Task details
Render every line of the items below as a Markdown table with two columns, Row and Line, numbering the rows in order. Skip blank lines and leave out the pictures.

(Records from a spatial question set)
▬▬▬▬▬▬▬▬▬▬
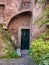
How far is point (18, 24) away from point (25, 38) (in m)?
0.90

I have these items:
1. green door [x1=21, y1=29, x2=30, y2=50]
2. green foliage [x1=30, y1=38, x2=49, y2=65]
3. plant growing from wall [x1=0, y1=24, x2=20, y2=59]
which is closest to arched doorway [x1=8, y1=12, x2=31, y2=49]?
green door [x1=21, y1=29, x2=30, y2=50]

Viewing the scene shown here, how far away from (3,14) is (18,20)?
2.98ft

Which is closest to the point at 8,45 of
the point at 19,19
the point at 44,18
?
the point at 19,19

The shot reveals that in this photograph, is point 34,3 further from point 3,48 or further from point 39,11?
point 3,48

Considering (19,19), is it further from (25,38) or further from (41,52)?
(41,52)

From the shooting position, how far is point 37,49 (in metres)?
7.59

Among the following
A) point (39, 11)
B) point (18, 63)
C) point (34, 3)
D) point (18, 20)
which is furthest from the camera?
point (18, 20)

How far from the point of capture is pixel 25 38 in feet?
39.9

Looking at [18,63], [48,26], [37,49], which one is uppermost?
[48,26]

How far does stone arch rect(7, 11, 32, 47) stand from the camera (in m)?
12.0

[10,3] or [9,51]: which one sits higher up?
[10,3]

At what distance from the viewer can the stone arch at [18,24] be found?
12.0m

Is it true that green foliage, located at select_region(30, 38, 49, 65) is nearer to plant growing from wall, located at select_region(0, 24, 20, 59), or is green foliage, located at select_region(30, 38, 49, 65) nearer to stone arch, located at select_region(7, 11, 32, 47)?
plant growing from wall, located at select_region(0, 24, 20, 59)

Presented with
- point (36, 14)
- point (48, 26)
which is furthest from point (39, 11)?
point (48, 26)
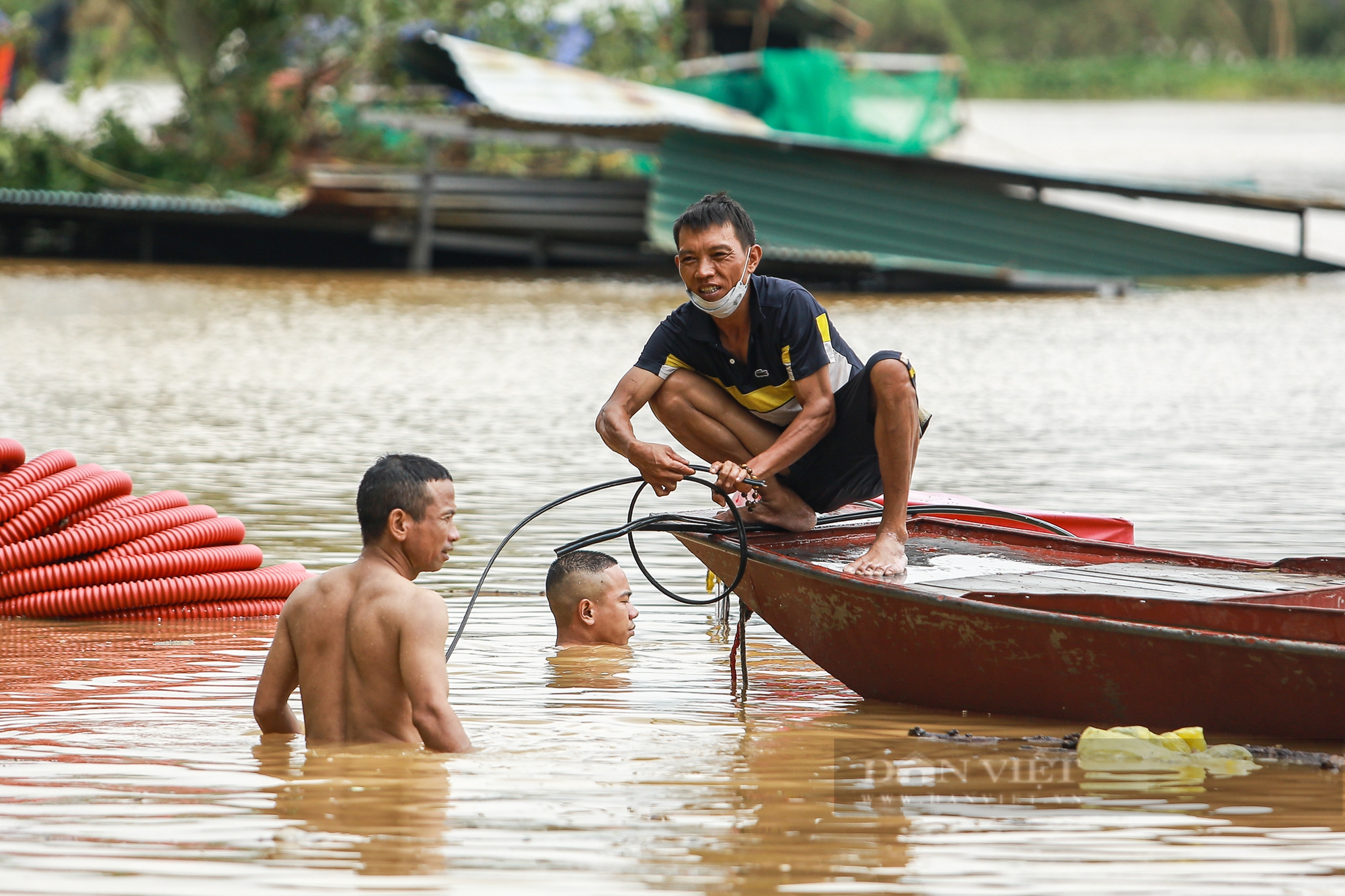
▬▬▬▬▬▬▬▬▬▬
Correct result
| Row | Line |
|---|---|
| 1 | How far is point (18, 24) away from point (25, 38) (in m)? |
| 2 | 0.90 |
| 3 | I have these items: |
| 4 | 1. green door [x1=21, y1=29, x2=30, y2=50] |
| 5 | 2. green foliage [x1=30, y1=38, x2=49, y2=65] |
| 6 | 3. plant growing from wall [x1=0, y1=24, x2=20, y2=59] |
| 7 | which is closest to arched doorway [x1=8, y1=12, x2=31, y2=49]? |
| 8 | green door [x1=21, y1=29, x2=30, y2=50] |
| 9 | Viewing the scene shown here, how far away from (3,14) is (18,20)? |
| 10 | 2.98ft |
| 11 | Which is closest to the point at 8,45 of |
| 12 | the point at 19,19 |
| 13 | the point at 44,18 |
| 14 | ? |
| 15 | the point at 19,19 |
| 16 | The shot reveals that in this photograph, is point 34,3 further from point 3,48 or further from point 39,11? |
| 17 | point 3,48 |
| 18 | Considering (19,19), is it further from (25,38) or further from (41,52)? |
| 19 | (41,52) |
| 20 | From the shooting position, how far is point 37,49 (in metres)? |
| 21 | 7.59 |
| 22 | Among the following |
| 23 | A) point (39, 11) |
| 24 | B) point (18, 63) |
| 25 | C) point (34, 3) |
| 26 | D) point (18, 20) |
| 27 | which is furthest from the camera? |
| 28 | point (18, 20) |
| 29 | How far from the point of capture is pixel 25 38 in feet? |
| 30 | 39.9 |
| 31 | Looking at [18,63], [48,26], [37,49], which one is uppermost? |
| 32 | [48,26] |
| 33 | How far does stone arch rect(7, 11, 32, 47) stand from the camera (in m)? |
| 34 | 12.0 |
| 35 | [10,3] or [9,51]: which one sits higher up? |
| 36 | [10,3] |
| 37 | At what distance from the viewer can the stone arch at [18,24] be found? |
| 38 | 12.0m |
| 39 | Is it true that green foliage, located at select_region(30, 38, 49, 65) is nearer to plant growing from wall, located at select_region(0, 24, 20, 59), or is green foliage, located at select_region(30, 38, 49, 65) nearer to stone arch, located at select_region(7, 11, 32, 47)? |
| 40 | plant growing from wall, located at select_region(0, 24, 20, 59) |
| 41 | Presented with |
| 42 | - point (36, 14) |
| 43 | - point (48, 26) |
| 44 | which is furthest from point (39, 11)? |
| 45 | point (48, 26) |